Developments in vascular neurology has made stroke and dementia preventable, treatable and increasingly reversible, thus reducing the burden on patients, families and societies. To ensure these developments are more evenly distributed, we will require national, regional and global efforts to increase awareness, make available quality acute stroke treatment, primary and secondary prevention and rehabilitation.

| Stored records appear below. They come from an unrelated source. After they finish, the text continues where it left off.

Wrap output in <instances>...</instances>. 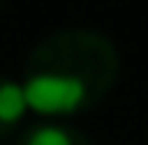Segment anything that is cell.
I'll return each mask as SVG.
<instances>
[{
  "instance_id": "6da1fadb",
  "label": "cell",
  "mask_w": 148,
  "mask_h": 145,
  "mask_svg": "<svg viewBox=\"0 0 148 145\" xmlns=\"http://www.w3.org/2000/svg\"><path fill=\"white\" fill-rule=\"evenodd\" d=\"M119 53L99 30H56L33 46L23 73L27 106L40 115L86 112L115 86Z\"/></svg>"
},
{
  "instance_id": "7a4b0ae2",
  "label": "cell",
  "mask_w": 148,
  "mask_h": 145,
  "mask_svg": "<svg viewBox=\"0 0 148 145\" xmlns=\"http://www.w3.org/2000/svg\"><path fill=\"white\" fill-rule=\"evenodd\" d=\"M27 112V92L20 82L0 76V139H7Z\"/></svg>"
},
{
  "instance_id": "3957f363",
  "label": "cell",
  "mask_w": 148,
  "mask_h": 145,
  "mask_svg": "<svg viewBox=\"0 0 148 145\" xmlns=\"http://www.w3.org/2000/svg\"><path fill=\"white\" fill-rule=\"evenodd\" d=\"M20 145H92L79 129L63 122H40L20 139Z\"/></svg>"
}]
</instances>
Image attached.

ESO and the patient organization SAFE (Stroke Action for Europe – https://www.safestroke.eu) have just finalized the Action Plan for Stroke in Europe 2018-2030, which is aligned with the UN’s Sustainable Development Goals. The plan has four overarching goals:

1) to reduce the absolute number of strokes in Europe by 10%

2) to treat 90 % or more of all patients with stroke in Europe in a dedicated stroke unit as the first level of care

3) to have national plans for stroke encompassing the entire chain of care, and 4) to fully implement national strategies for multisector public health interventions In this context WSO, ESO, EAN and WFN call upon the WHO European Regional Committee to support its member states to increase their efforts based on these three domains: 

  1. Awareness: WHO-Europe should help to strengthen programs that increase awareness of stroke, as risk factors, therapy and rehabilitation.
  2. Access: We will support WHO-Europe with its efforts to remove financial barriers for patients for prevention, detection and treatment of NCDs, including European wide health coverage.
  3. Action: The neurology specialist societies will support WHO-Europe in the development of regional and national strategies, to develop the health-relatedSustainable Development Goals, with the goal to reduce premature deaths caused by NCD by one-third by 2030.